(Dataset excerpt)
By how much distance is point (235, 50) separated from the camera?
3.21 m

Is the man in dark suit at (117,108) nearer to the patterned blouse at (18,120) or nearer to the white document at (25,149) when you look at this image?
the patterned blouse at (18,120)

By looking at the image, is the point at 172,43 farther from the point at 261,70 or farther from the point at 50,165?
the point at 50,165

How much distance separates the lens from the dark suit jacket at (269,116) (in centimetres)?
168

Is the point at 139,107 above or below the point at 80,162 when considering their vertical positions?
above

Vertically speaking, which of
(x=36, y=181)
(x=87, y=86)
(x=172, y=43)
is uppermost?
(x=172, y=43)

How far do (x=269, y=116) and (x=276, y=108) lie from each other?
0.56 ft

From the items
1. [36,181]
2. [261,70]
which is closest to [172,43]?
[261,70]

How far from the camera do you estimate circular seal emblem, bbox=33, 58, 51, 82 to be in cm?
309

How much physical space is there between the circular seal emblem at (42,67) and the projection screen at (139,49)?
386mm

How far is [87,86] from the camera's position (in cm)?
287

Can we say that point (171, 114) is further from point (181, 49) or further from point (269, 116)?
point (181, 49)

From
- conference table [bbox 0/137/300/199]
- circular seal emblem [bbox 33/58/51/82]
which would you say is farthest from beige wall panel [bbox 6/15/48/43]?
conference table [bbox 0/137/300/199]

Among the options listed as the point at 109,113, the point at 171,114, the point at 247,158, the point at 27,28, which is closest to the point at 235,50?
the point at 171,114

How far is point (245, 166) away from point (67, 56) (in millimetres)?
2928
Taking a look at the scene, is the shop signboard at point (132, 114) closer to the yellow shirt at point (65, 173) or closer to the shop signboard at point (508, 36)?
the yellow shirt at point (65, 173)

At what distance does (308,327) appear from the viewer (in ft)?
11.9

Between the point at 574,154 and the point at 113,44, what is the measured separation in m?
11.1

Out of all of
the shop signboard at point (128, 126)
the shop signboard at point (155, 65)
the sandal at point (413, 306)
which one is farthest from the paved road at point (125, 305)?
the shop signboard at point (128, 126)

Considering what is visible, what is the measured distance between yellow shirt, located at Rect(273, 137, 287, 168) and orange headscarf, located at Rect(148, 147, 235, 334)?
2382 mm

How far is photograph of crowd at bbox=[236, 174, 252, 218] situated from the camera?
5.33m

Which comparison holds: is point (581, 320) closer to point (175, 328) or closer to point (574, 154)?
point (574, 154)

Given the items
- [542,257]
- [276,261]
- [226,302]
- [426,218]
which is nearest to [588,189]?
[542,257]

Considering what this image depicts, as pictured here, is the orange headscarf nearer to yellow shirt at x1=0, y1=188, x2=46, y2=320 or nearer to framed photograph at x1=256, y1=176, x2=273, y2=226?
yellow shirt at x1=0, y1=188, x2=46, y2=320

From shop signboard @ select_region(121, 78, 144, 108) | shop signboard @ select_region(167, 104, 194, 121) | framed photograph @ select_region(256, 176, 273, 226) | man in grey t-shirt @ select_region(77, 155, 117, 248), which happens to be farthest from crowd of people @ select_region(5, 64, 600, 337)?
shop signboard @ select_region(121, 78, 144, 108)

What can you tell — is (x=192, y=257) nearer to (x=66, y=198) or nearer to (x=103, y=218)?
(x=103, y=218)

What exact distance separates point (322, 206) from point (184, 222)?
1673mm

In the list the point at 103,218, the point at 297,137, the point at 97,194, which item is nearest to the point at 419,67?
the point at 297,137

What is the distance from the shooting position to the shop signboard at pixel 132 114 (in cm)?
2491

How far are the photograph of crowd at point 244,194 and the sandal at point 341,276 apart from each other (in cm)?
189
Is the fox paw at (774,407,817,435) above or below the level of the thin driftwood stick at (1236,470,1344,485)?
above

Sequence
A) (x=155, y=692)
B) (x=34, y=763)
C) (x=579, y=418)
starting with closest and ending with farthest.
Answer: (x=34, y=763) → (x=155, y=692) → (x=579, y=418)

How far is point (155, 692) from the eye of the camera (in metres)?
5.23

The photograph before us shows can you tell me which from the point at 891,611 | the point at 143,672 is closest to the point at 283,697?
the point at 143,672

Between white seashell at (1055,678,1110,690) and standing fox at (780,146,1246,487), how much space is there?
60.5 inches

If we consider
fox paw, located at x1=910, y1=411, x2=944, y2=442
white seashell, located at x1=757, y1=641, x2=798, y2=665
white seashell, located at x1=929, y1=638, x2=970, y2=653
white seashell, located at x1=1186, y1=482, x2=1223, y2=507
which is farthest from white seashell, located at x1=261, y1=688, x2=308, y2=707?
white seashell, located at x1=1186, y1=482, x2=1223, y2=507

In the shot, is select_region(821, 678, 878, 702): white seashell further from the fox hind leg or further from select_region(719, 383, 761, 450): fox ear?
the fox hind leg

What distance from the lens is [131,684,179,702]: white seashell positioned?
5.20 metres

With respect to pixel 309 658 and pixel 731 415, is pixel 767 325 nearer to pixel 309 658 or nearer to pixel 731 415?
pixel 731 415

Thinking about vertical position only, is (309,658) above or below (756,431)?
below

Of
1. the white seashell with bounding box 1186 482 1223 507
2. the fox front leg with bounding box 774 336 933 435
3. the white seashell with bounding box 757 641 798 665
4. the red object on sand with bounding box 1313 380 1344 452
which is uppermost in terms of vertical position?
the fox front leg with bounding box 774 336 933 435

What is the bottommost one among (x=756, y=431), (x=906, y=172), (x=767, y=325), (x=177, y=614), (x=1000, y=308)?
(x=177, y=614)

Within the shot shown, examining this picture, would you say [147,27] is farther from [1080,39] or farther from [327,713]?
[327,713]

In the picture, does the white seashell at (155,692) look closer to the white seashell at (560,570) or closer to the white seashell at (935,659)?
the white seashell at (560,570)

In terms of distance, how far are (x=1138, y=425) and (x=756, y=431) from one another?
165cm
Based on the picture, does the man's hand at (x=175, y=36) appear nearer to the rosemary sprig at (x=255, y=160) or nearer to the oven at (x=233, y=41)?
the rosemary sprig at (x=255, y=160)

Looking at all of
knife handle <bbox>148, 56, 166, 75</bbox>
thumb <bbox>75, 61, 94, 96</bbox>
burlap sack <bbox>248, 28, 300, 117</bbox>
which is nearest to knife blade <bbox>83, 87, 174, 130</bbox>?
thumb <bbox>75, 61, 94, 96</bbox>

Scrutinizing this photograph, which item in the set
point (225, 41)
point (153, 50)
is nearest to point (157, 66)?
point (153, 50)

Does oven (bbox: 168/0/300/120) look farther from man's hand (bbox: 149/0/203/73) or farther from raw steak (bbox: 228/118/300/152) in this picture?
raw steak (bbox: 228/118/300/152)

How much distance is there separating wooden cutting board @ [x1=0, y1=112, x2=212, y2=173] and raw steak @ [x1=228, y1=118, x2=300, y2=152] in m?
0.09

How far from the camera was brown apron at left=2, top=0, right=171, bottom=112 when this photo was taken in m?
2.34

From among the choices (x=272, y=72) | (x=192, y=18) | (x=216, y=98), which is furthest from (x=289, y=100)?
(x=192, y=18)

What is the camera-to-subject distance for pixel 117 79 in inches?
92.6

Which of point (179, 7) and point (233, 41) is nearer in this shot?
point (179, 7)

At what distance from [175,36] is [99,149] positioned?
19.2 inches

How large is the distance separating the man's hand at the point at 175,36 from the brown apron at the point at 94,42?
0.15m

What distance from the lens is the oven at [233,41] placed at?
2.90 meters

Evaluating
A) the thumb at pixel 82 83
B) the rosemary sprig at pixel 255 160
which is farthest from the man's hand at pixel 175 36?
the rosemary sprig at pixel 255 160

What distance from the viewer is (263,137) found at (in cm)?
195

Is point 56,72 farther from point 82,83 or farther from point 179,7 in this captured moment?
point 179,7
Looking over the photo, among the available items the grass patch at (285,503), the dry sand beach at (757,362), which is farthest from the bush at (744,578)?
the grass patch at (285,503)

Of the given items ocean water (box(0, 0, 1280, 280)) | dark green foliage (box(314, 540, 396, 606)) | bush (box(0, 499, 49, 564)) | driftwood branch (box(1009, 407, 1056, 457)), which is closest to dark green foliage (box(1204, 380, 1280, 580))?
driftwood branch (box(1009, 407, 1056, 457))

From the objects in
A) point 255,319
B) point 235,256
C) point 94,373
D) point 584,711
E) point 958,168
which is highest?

Task brief ->
Rewrite the stretch of the listing above, from the line containing "Between white seashell" through the line containing "60.5 inches", as a Markdown table with the columns Row and Line, leaving out any blank lines.

Finished task ->
| Row | Line |
|---|---|
| 1 | Between white seashell at (1055,678,1110,690) and standing fox at (780,146,1246,487), how much space is there? |
| 2 | 60.5 inches |